AVS 55th International Symposium & Exhibition | |
Nanometer-scale Science and Technology | Friday Sessions |
Session NS+NC-FrM |
Session: | Nanoscale Processes |
Presenter: | M. Kumar, Indian Institute of Technology Delhi |
Authors: | M. Kumar, Indian Institute of Technology Delhi V. Singh, Indian Institute of Technology Delhi B.R. Mehta, Indian Institute of Technology Delhi J.P. Singh, Indian Institute of Technology Delhi |
Correspondent: | Click to Email |
Indium filled indium oxide tubular nanoarrows have been synthesized on silicon substrates by using simple horizontal tube furnace kept at 960°C and atmospheric pressure. Indium oxide powder mixed with carbon (1:1) in the presence of reducing ambient has been used for the growth of indium oxide nanotubular structures. A constant flow of Ar gas at the rate of 200 ml/min. was maintained during the growth. The transmission electron microscopy (TEM) studies show the presence of indium inside the indium oxide tubular base extended with octahedron tip. The octahedron tip is sharp and has the diameter as low as 10 nm. High resolution TEM studies reveal that the structures are crystalline in nature and growth direction to be <100>. The bottom-vapor-solid growth mechanism has been used to explain the role of reducing ambient in self catalytic growth of indium filled indium oxide tubular nanoarrows.
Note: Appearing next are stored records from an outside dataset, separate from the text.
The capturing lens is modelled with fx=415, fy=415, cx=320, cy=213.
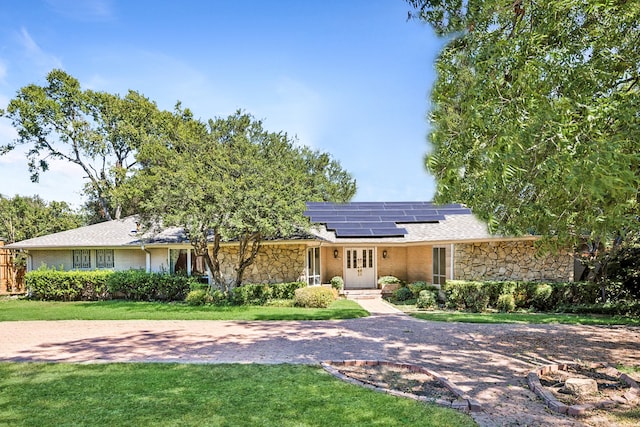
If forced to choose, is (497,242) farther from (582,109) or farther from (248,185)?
(582,109)

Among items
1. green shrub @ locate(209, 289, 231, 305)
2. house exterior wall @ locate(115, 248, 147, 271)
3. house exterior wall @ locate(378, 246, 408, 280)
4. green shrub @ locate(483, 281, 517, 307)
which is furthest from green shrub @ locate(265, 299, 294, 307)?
house exterior wall @ locate(115, 248, 147, 271)

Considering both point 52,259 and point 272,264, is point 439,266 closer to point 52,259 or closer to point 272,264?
point 272,264

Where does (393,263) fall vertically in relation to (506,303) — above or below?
above

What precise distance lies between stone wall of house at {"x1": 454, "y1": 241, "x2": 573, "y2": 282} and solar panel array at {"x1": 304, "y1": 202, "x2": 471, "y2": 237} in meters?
3.64

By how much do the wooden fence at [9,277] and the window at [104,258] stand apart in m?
6.14

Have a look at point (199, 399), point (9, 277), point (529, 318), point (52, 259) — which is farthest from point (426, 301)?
point (9, 277)

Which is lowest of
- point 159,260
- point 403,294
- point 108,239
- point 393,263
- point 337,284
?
point 403,294

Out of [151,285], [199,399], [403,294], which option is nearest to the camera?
[199,399]

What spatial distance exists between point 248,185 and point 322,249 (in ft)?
23.3

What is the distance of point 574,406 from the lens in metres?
5.23

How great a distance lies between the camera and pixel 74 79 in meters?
28.3

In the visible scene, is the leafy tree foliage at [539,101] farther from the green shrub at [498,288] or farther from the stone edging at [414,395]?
the green shrub at [498,288]

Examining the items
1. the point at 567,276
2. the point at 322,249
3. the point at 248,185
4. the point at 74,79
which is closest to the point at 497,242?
the point at 567,276

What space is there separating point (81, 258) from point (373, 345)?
17.1m
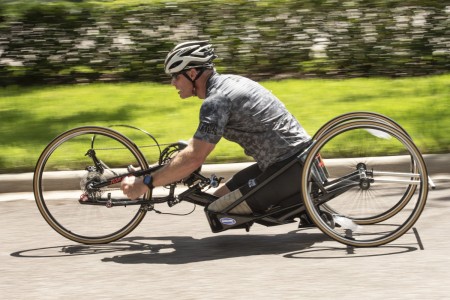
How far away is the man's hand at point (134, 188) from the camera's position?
6809mm

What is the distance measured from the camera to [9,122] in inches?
456

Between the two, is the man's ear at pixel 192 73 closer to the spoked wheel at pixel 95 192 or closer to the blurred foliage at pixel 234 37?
the spoked wheel at pixel 95 192

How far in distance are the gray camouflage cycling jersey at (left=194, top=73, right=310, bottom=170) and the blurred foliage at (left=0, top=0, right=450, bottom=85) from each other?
21.1 ft

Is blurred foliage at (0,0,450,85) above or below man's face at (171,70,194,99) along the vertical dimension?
below

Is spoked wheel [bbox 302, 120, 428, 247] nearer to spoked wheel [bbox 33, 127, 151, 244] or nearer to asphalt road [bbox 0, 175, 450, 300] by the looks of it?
asphalt road [bbox 0, 175, 450, 300]

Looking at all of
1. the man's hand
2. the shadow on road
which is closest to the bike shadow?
the shadow on road

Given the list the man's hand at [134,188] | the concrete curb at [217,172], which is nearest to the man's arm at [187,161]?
the man's hand at [134,188]

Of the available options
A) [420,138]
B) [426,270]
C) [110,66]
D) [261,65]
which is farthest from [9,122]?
[426,270]

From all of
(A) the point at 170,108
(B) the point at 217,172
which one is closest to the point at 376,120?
(B) the point at 217,172

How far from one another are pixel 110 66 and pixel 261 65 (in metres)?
2.00

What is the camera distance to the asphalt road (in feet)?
19.5

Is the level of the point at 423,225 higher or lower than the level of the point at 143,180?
lower

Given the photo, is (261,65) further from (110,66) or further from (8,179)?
(8,179)

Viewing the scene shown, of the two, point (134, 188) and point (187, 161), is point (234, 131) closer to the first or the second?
point (187, 161)
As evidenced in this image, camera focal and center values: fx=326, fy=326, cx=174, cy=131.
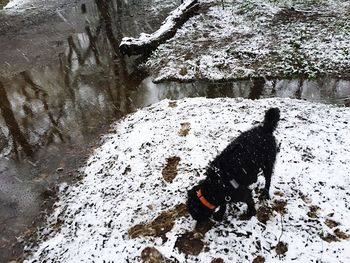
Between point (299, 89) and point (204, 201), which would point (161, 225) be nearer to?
point (204, 201)

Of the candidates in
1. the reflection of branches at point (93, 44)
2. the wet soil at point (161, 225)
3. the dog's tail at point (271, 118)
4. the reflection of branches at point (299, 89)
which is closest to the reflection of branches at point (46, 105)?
the reflection of branches at point (93, 44)

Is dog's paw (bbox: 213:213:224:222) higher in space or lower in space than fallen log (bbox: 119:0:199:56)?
lower

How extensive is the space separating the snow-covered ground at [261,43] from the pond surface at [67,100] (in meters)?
0.72

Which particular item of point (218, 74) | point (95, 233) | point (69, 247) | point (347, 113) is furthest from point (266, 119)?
point (218, 74)

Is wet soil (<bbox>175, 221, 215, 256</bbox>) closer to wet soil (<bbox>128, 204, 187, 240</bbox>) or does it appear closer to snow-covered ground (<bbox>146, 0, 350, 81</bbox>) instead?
wet soil (<bbox>128, 204, 187, 240</bbox>)

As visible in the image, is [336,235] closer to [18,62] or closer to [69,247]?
[69,247]

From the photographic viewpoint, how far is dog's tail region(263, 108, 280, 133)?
5066 mm

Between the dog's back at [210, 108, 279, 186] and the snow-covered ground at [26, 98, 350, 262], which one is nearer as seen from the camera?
the dog's back at [210, 108, 279, 186]

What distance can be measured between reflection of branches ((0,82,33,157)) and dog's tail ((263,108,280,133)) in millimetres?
7196

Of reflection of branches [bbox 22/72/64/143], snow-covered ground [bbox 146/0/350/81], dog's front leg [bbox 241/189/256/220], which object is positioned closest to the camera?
dog's front leg [bbox 241/189/256/220]

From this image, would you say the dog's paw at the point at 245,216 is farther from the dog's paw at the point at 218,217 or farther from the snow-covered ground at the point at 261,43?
the snow-covered ground at the point at 261,43

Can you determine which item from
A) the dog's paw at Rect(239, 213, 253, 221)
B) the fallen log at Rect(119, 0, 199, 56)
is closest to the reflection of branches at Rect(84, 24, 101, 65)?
the fallen log at Rect(119, 0, 199, 56)

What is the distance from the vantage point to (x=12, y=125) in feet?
36.0

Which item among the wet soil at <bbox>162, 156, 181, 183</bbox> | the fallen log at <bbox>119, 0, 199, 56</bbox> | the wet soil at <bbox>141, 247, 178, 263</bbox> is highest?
the fallen log at <bbox>119, 0, 199, 56</bbox>
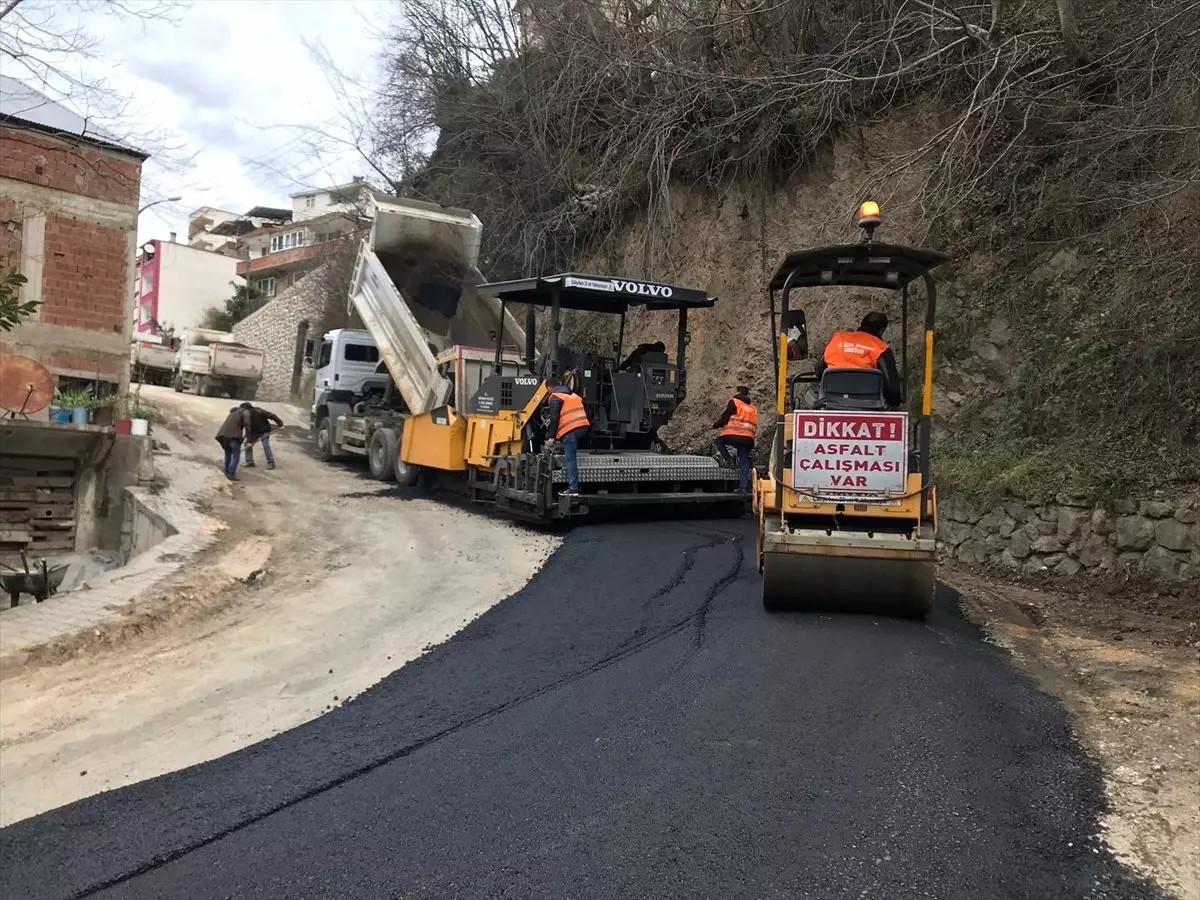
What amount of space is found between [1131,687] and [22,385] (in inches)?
490

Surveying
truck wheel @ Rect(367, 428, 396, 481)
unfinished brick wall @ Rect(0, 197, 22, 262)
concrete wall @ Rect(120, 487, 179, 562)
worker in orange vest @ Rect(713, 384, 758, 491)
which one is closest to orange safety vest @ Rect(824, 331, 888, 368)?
worker in orange vest @ Rect(713, 384, 758, 491)

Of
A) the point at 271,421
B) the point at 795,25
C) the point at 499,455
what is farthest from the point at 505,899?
the point at 271,421

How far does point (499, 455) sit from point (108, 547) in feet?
19.5

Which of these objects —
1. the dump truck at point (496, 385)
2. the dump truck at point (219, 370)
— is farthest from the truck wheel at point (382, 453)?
the dump truck at point (219, 370)

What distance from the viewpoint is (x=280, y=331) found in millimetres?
35906

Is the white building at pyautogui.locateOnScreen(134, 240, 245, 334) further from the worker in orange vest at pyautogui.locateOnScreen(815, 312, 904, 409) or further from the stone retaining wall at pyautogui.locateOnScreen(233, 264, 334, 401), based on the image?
the worker in orange vest at pyautogui.locateOnScreen(815, 312, 904, 409)

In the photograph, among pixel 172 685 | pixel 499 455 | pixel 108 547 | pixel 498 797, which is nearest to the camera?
pixel 498 797

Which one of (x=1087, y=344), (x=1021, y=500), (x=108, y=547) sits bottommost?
(x=108, y=547)

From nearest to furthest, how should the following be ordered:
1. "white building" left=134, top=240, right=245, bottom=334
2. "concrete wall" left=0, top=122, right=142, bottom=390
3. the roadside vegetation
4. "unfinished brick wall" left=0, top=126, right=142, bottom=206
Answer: the roadside vegetation
"unfinished brick wall" left=0, top=126, right=142, bottom=206
"concrete wall" left=0, top=122, right=142, bottom=390
"white building" left=134, top=240, right=245, bottom=334

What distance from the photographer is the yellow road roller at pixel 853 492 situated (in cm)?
568

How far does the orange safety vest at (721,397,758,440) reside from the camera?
35.0 ft

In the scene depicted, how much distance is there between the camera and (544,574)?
7.79m

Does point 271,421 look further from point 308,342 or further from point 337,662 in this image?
point 337,662

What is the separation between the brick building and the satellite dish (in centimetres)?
172
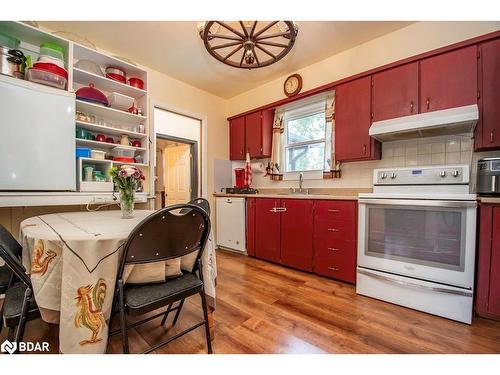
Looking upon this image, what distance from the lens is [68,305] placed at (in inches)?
34.8

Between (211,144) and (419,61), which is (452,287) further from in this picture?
(211,144)

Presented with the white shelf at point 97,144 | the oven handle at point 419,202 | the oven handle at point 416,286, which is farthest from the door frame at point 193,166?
the oven handle at point 416,286

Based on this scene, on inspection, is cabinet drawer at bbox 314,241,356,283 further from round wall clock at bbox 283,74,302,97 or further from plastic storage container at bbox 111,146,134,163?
plastic storage container at bbox 111,146,134,163

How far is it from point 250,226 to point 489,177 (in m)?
2.38

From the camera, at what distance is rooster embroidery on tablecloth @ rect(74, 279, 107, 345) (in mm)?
897

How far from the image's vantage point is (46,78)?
1938 mm

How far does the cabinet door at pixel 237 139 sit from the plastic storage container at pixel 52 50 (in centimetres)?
230

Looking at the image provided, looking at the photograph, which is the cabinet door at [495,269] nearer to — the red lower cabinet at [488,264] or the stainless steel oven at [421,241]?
the red lower cabinet at [488,264]

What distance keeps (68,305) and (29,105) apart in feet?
6.23

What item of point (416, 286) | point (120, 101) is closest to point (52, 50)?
point (120, 101)

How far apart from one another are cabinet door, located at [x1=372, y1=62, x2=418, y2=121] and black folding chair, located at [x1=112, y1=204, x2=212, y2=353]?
215cm

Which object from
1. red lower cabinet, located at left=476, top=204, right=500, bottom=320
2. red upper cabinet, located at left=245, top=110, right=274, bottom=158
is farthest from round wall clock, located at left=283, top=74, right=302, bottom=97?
red lower cabinet, located at left=476, top=204, right=500, bottom=320

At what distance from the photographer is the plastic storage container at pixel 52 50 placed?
2.01 metres

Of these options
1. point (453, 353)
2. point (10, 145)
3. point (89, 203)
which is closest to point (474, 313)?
point (453, 353)
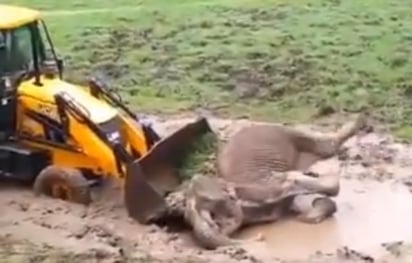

The electron-beam-induced mass transport of indium filled in indium oxide nano structures has been studied using TEM with the background pressure of specimen chamber at 10-7 mbar and room temperature. The electron beam current has been varied from 0.8 μA to 24.7 μA to study the onset of phase transformation of indium from solid to liquid in different nanotube structures having diameter ranging from 30 nm to 150 nm. The electron-beam irradiation results in the melting and transport of indium inside the tubular structures. The real time imaging in TEM measurements have been used to study the mass transport properties. The synthesis of indium filled indium oxide tubular nanoarrows and the observed indium transport may have the potential nanotechnological applications.